◆ Provided entries:

::::::

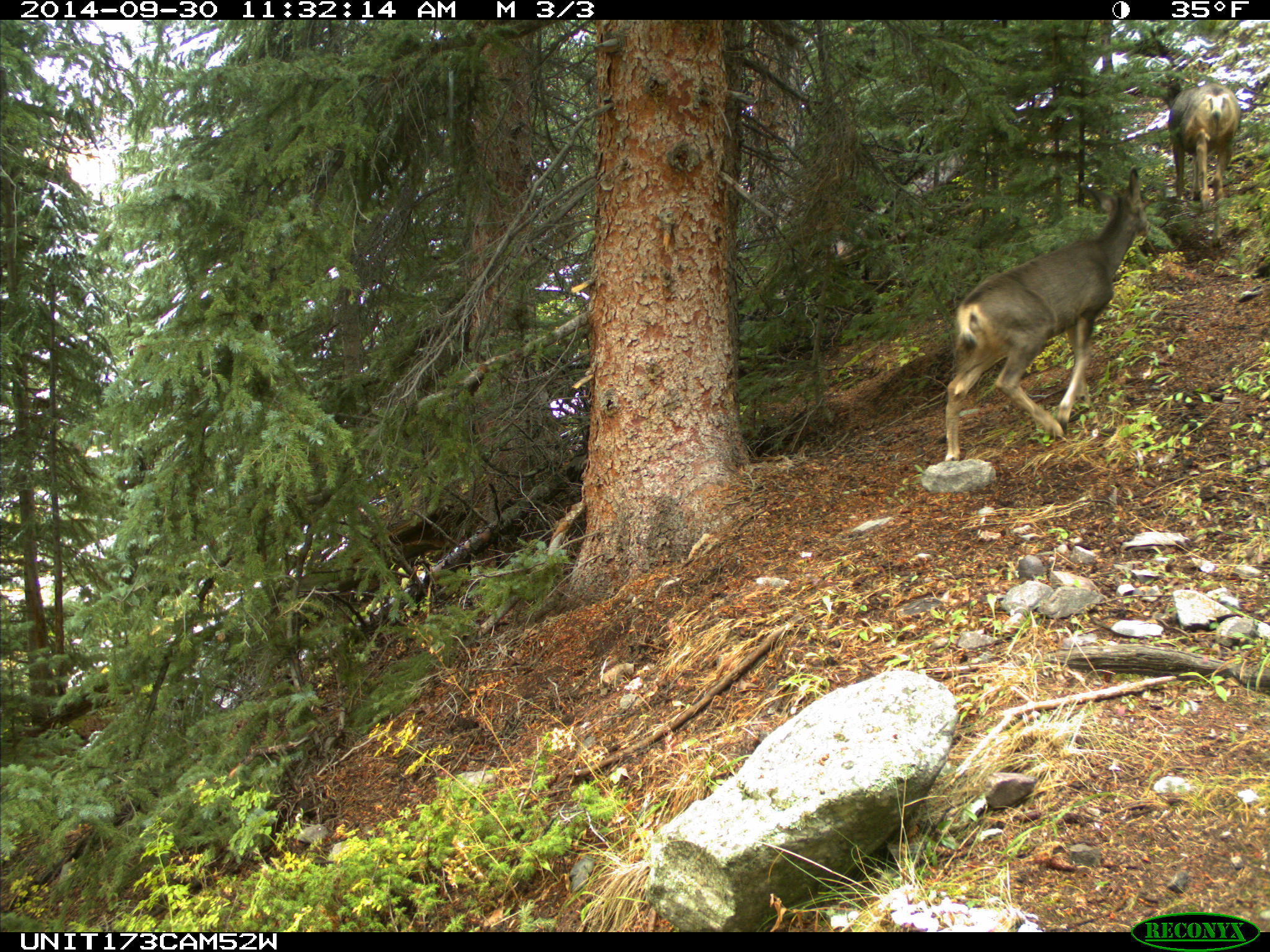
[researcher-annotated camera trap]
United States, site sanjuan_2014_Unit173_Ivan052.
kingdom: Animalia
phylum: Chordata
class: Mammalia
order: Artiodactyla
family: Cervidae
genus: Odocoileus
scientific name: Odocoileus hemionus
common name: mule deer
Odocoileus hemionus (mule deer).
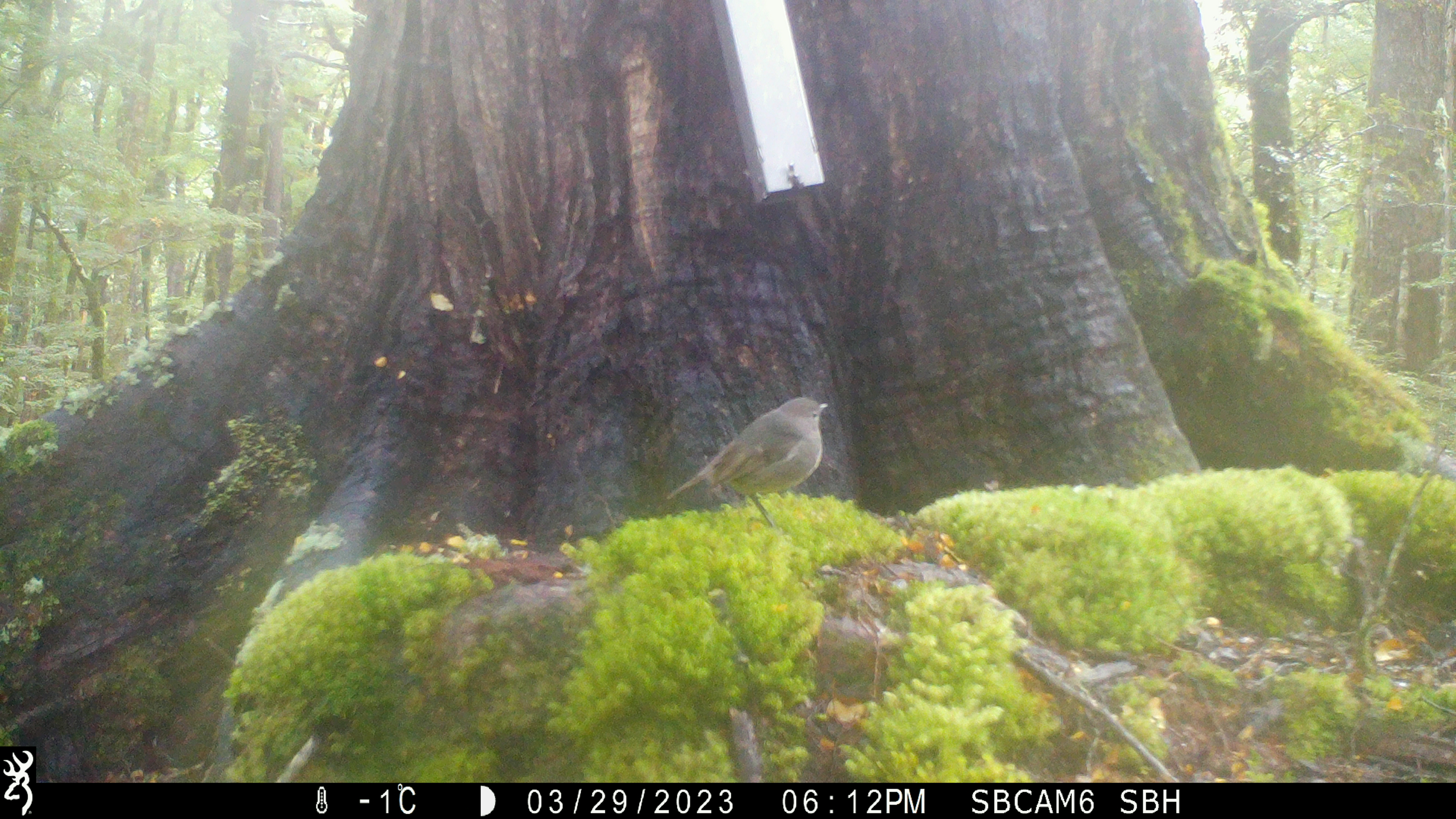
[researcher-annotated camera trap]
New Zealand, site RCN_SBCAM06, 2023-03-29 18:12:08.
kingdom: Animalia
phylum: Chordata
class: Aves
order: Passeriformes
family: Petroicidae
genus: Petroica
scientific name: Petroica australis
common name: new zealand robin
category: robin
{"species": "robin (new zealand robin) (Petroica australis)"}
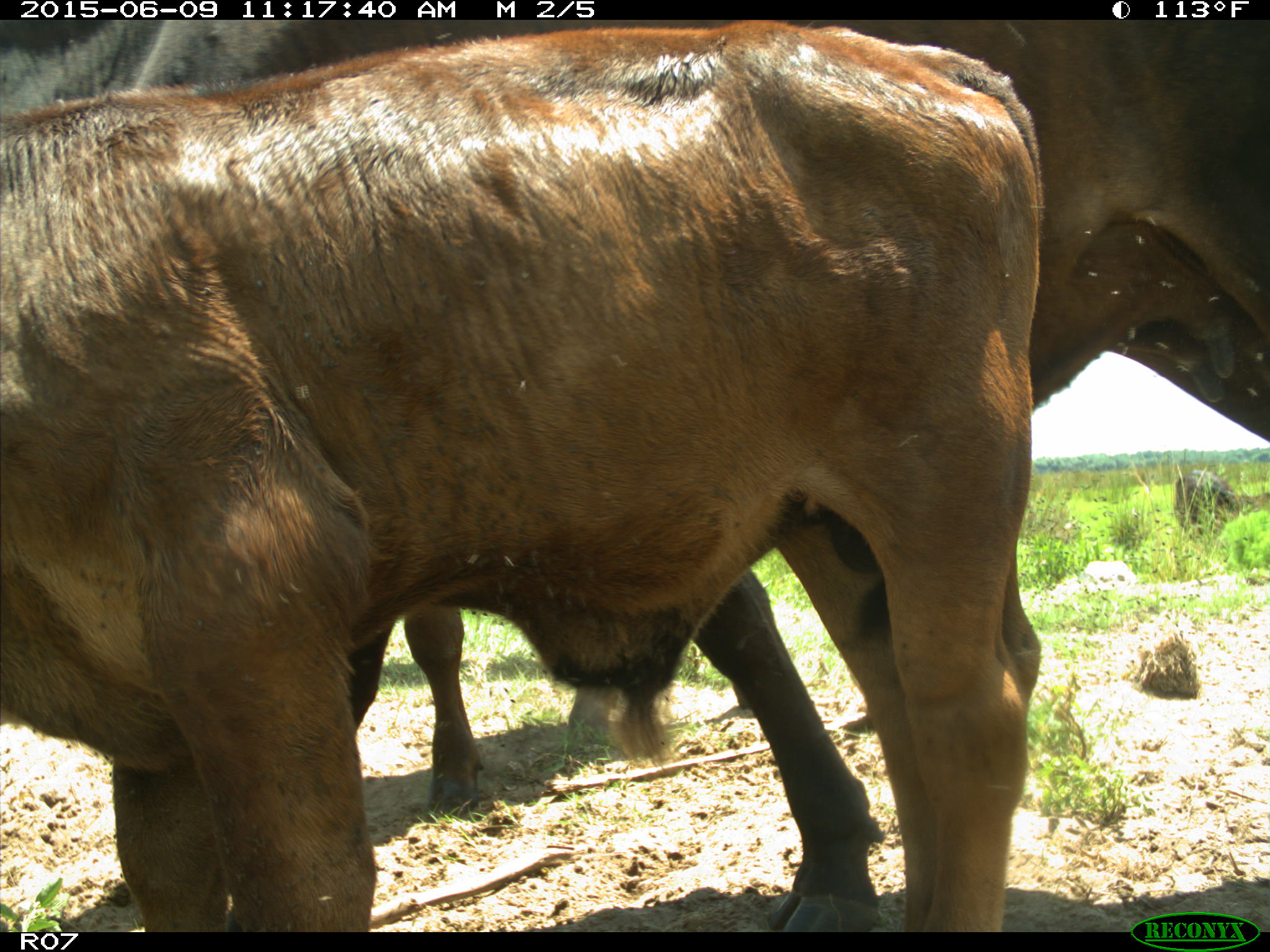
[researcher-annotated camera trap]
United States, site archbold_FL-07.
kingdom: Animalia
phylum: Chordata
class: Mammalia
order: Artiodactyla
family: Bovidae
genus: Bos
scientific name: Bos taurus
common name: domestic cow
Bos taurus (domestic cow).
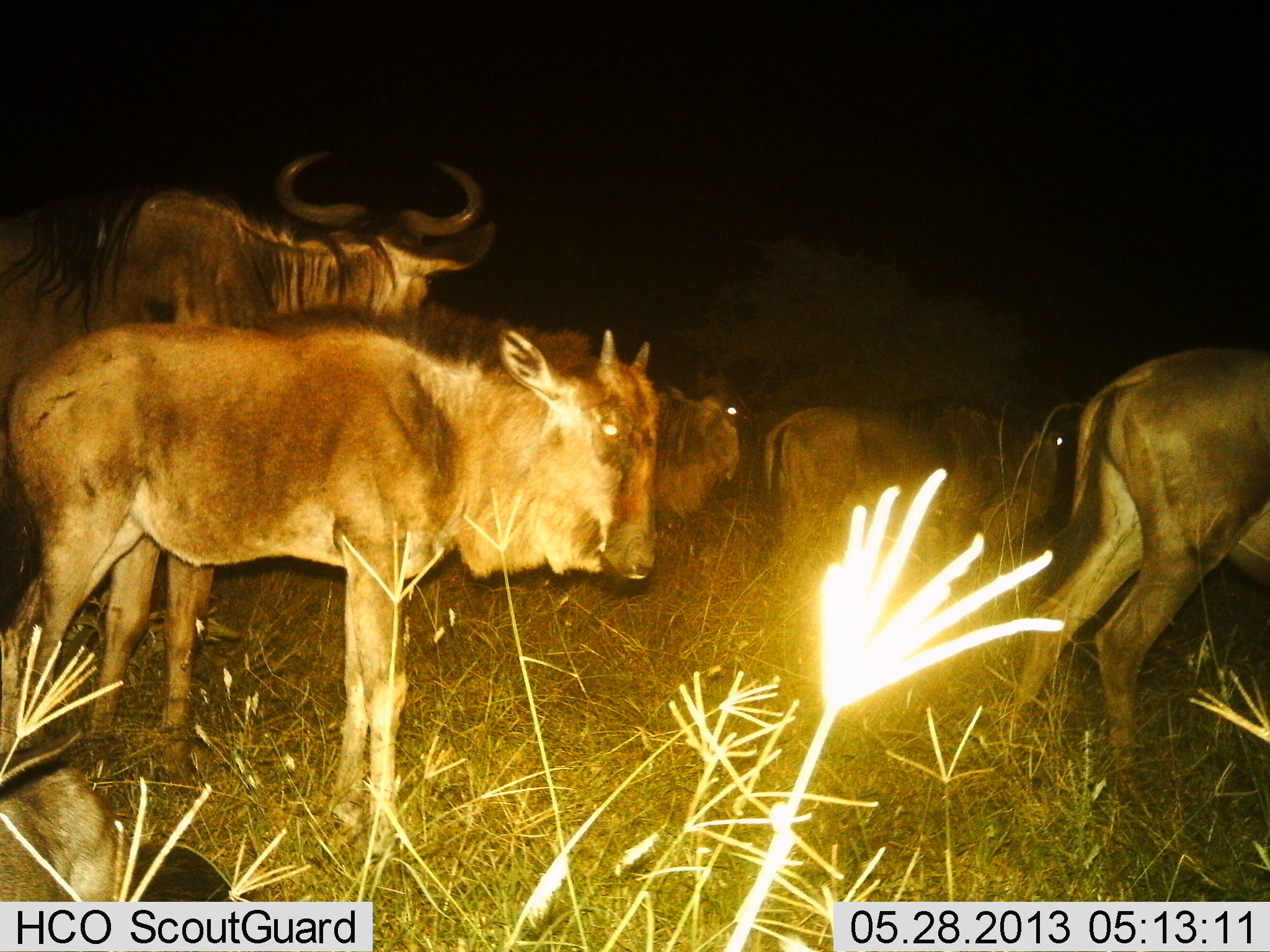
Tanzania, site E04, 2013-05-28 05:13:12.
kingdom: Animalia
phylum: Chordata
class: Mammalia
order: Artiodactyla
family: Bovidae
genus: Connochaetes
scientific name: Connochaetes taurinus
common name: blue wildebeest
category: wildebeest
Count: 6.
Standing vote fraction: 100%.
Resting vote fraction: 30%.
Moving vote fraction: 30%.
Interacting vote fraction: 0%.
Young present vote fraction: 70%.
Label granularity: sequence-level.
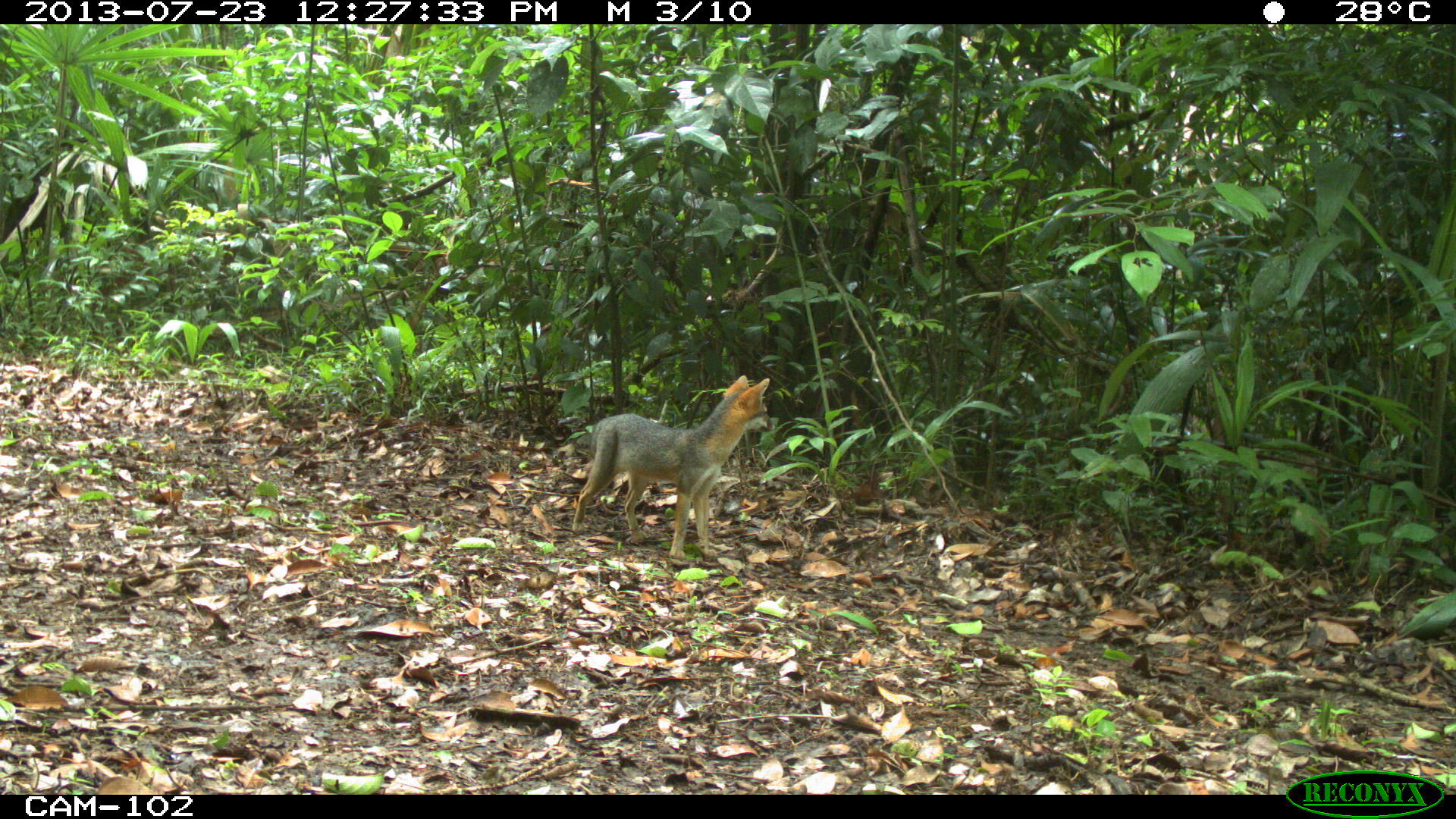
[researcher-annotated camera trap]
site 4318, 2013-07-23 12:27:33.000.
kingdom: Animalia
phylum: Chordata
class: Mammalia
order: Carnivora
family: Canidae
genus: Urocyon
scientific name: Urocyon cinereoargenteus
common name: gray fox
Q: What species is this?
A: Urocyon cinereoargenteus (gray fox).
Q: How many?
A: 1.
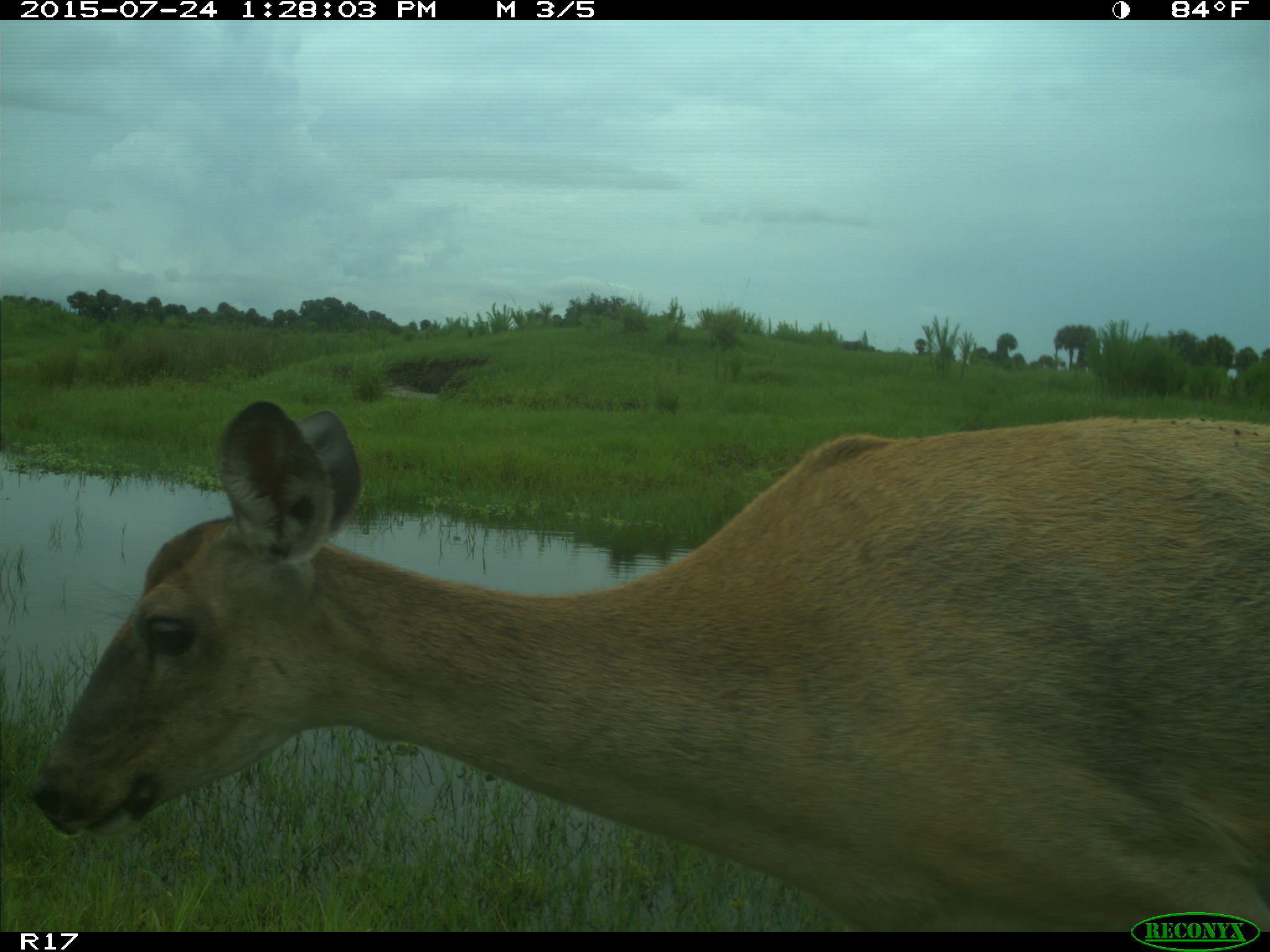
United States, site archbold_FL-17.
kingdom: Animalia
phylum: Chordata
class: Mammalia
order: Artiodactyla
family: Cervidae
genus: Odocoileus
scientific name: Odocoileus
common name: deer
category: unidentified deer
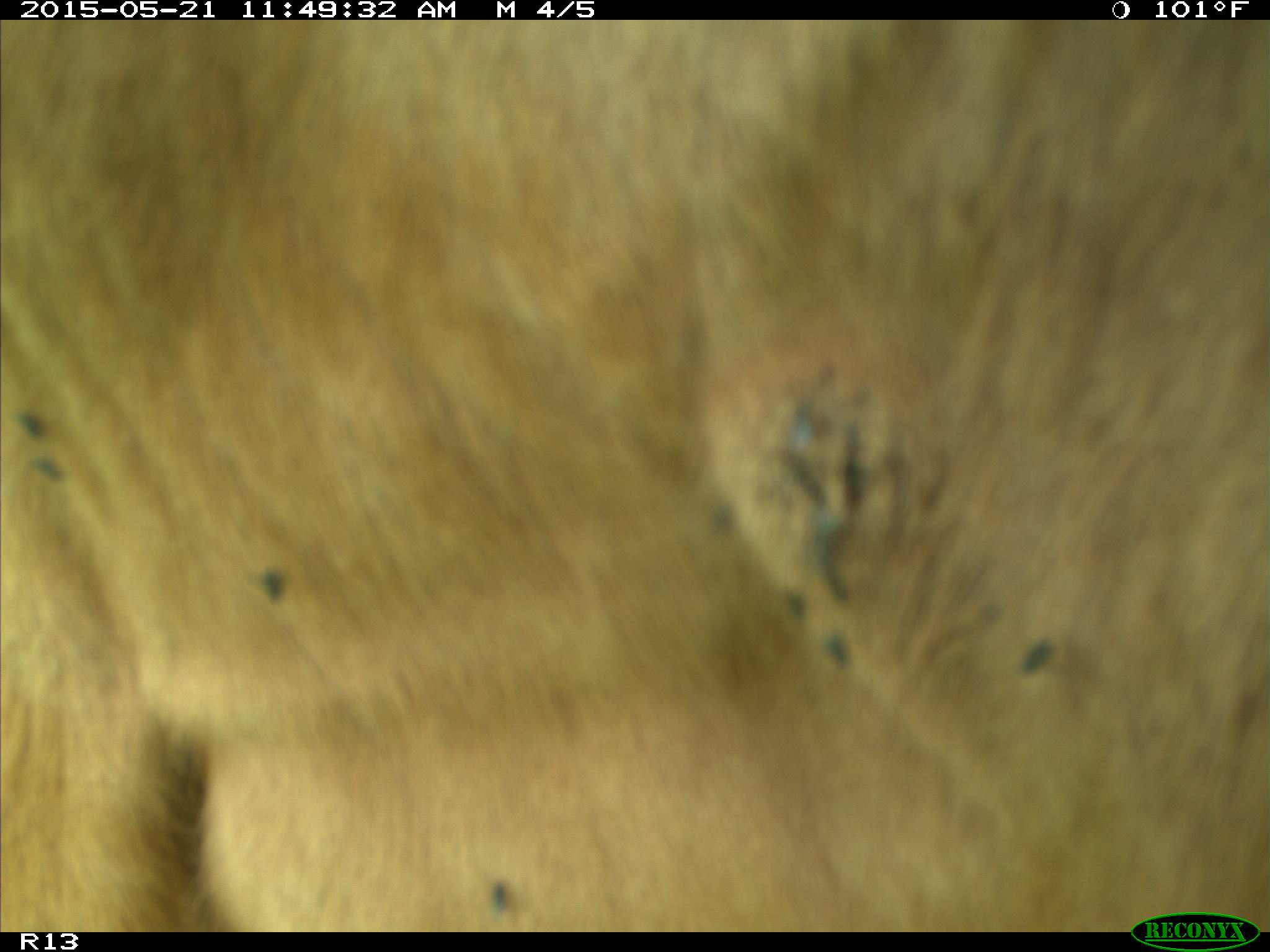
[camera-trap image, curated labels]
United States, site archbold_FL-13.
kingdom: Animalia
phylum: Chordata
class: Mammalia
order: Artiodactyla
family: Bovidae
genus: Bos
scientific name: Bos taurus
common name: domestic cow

::::::

◆ Work request: Print out every record above exactly as given. Do not include the pictures.

◆ Answer area:
[researcher-annotated camera trap]
United States, site sanjuan_2014_Unit173_Ivan052.
kingdom: Animalia
phylum: Chordata
class: Mammalia
order: Artiodactyla
family: Cervidae
genus: Odocoileus
scientific name: Odocoileus hemionus
common name: mule deer
Odocoileus hemionus (mule deer).
[researcher-annotated camera trap]
New Zealand, site RCN_SBCAM06, 2023-03-29 18:12:08.
kingdom: Animalia
phylum: Chordata
class: Aves
order: Passeriformes
family: Petroicidae
genus: Petroica
scientific name: Petroica australis
common name: new zealand robin
category: robin
{"species": "robin (new zealand robin) (Petroica australis)"}
[researcher-annotated camera trap]
United States, site archbold_FL-07.
kingdom: Animalia
phylum: Chordata
class: Mammalia
order: Artiodactyla
family: Bovidae
genus: Bos
scientific name: Bos taurus
common name: domestic cow
Bos taurus (domestic cow).
Tanzania, site E04, 2013-05-28 05:13:12.
kingdom: Animalia
phylum: Chordata
class: Mammalia
order: Artiodactyla
family: Bovidae
genus: Connochaetes
scientific name: Connochaetes taurinus
common name: blue wildebeest
category: wildebeest
Count: 6.
Standing vote fraction: 100%.
Resting vote fraction: 30%.
Moving vote fraction: 30%.
Interacting vote fraction: 0%.
Young present vote fraction: 70%.
Label granularity: sequence-level.
[researcher-annotated camera trap]
site 4318, 2013-07-23 12:27:33.000.
kingdom: Animalia
phylum: Chordata
class: Mammalia
order: Carnivora
family: Canidae
genus: Urocyon
scientific name: Urocyon cinereoargenteus
common name: gray fox
Q: What species is this?
A: Urocyon cinereoargenteus (gray fox).
Q: How many?
A: 1.
United States, site archbold_FL-17.
kingdom: Animalia
phylum: Chordata
class: Mammalia
order: Artiodactyla
family: Cervidae
genus: Odocoileus
scientific name: Odocoileus
common name: deer
category: unidentified deer
[camera-trap image, curated labels]
United States, site archbold_FL-13.
kingdom: Animalia
phylum: Chordata
class: Mammalia
order: Artiodactyla
family: Bovidae
genus: Bos
scientific name: Bos taurus
common name: domestic cow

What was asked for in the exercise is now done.